Frisco Standard

Home Model Engine Machinist Forum

Help Support Home Model Engine Machinist Forum:

This site may earn a commission from merchant affiliate links, including eBay, Amazon, and others.

seadragonfoundry

Well-Known Member
Joined
Sep 9, 2012
Messages
65
Reaction score
67
Just finished this Frisco Standard, an interesting engine to build. Castings from Shelf Pet Models,I didn't bother with the igniters.



Hopefully you can view it drom here.
https://youtu.be/BtMYJ7hfYdI

IMG_3083.jpg


IMG_3079.jpg


IMG_3082.jpg
 
Very nice looking and an exceptionally good running engine. Could you tell me how the connecting rod bushings are lubricated?
Jeff
 
Hello Jeff, thanks to all for your kind comments. The con rod bearings have grease cap lubricators fitted,it was trial and error as the space to fit them is quite limited. It will idle down to 300 RPM, it has run for about 20 hours. there was a marked difference at about the 10 hour mark as the engine bedded in. Ignition is from Roy Sholl at S/S Machine and Engineering.
 
Hi
Like I said on youtube, you made a really good job of your engine

I'm building a twin open crank at the moment, its based on a frisco standard and the build is on here, Can you help with some things that are puzzling me?

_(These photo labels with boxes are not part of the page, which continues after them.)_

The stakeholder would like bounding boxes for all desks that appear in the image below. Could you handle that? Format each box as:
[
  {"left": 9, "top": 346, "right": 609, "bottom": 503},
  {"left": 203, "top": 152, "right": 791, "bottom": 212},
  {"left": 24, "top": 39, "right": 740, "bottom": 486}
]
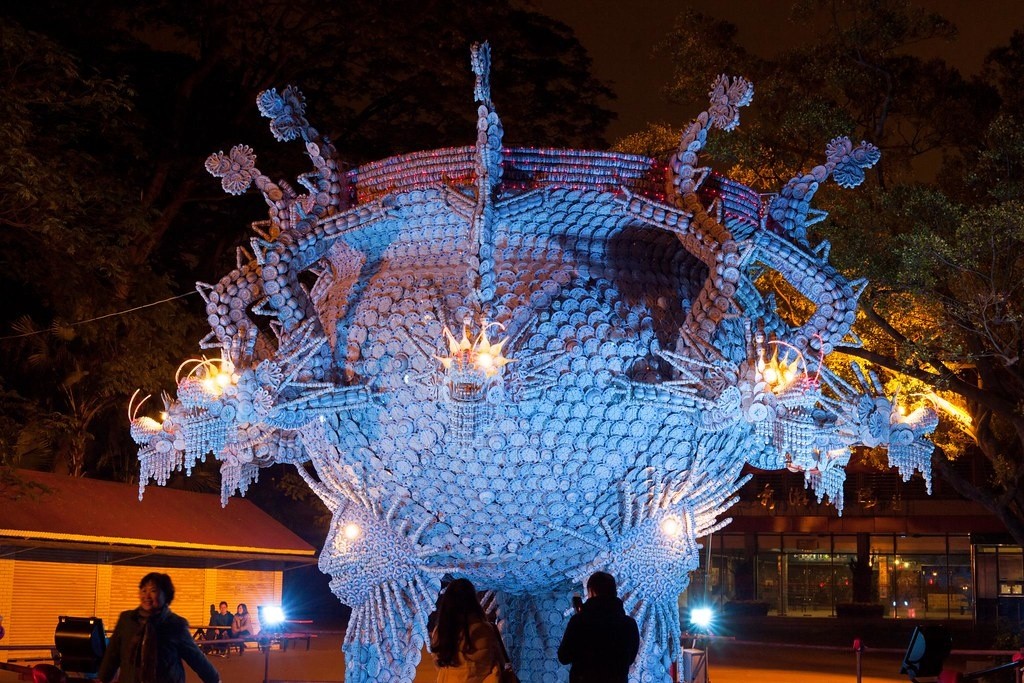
[
  {"left": 284, "top": 618, "right": 313, "bottom": 652},
  {"left": 680, "top": 632, "right": 736, "bottom": 683},
  {"left": 187, "top": 625, "right": 231, "bottom": 655}
]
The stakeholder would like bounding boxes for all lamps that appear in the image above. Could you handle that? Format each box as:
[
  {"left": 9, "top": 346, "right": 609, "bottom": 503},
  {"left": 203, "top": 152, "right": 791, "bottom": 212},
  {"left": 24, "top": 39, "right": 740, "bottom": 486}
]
[
  {"left": 54, "top": 615, "right": 108, "bottom": 674},
  {"left": 899, "top": 624, "right": 953, "bottom": 683}
]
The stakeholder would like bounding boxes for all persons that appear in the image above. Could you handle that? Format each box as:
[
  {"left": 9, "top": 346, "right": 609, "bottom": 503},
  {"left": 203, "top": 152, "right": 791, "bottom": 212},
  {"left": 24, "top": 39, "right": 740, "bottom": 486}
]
[
  {"left": 231, "top": 603, "right": 254, "bottom": 656},
  {"left": 557, "top": 571, "right": 640, "bottom": 683},
  {"left": 212, "top": 601, "right": 234, "bottom": 657},
  {"left": 426, "top": 578, "right": 512, "bottom": 683},
  {"left": 93, "top": 571, "right": 221, "bottom": 683}
]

I am lost in regards how to lubricate the gudgeon pins, how does it work on your engine? I plan to fix the pin to the conrod and let it move in bushes in the piston with the hope that oil from the cylinder walls will make it into the bushes

Is the carb on your engine an"automatic" one?. I dont know if thats the correct terminology,
Anyway, great job

Dougie
 
Hello Doug,,
I have seen your posts and I must express my admiration for what you are doing, it was relatively easy for me, buy the plans and castings and build the engine, you are starting from scratch.The gudgeon pins are secured by 3 mm grub screws to the piston, one each side so the moving contact is between the gudgeon and the con rod. I machined a flat each side of the gudgeon for the grub screw to engage with a small amount of clearance , my theory being that oil may move from the cylinder walls on the down stroke past the grubs screws to lubricate the small end. For the amount of time the engine will run, I don't think it is that critical.
 
Doug,I'm sorry I missed your other question.The carby is a spring loaded mitre valve type a la Centaur. I don't like them. They do work but I feel that the low pressure in the manifold to overcome Spring pressure tends to condense any moisture in the air leading to wet plugs or moisture/ gumming of the piston rings. I feel you need to run the engine until it is hot to overcome this problem and avoid short runs of only a few minutes.. I had the same problem with a Holt I built, especially in winter. That is only my uneducated opinion. You are doing a marvellous job with your engine and I stand in awe of you.
 
Thanks Seadragonfoundry

Thats helped a lot, I have more confidence now my system will work regarding the gudgeon oiling

I was contemplating an automatic carb but your comments have convinced me to stick with a simple venturi / spray bar type
Oh well, back to the back of the envelope so to speak

Thanks again

Dougie
 
Very nice job. I have a fresco that I have tried to get to run on the ingniters but it just runs for short spurts of time. What did you use for spark on your plugs?

Mike
 
Hello Mike,
I used a CDI ignition system from Roy Scholl, I never had a lot of luck with igniters or rather, I lack the skill and determination!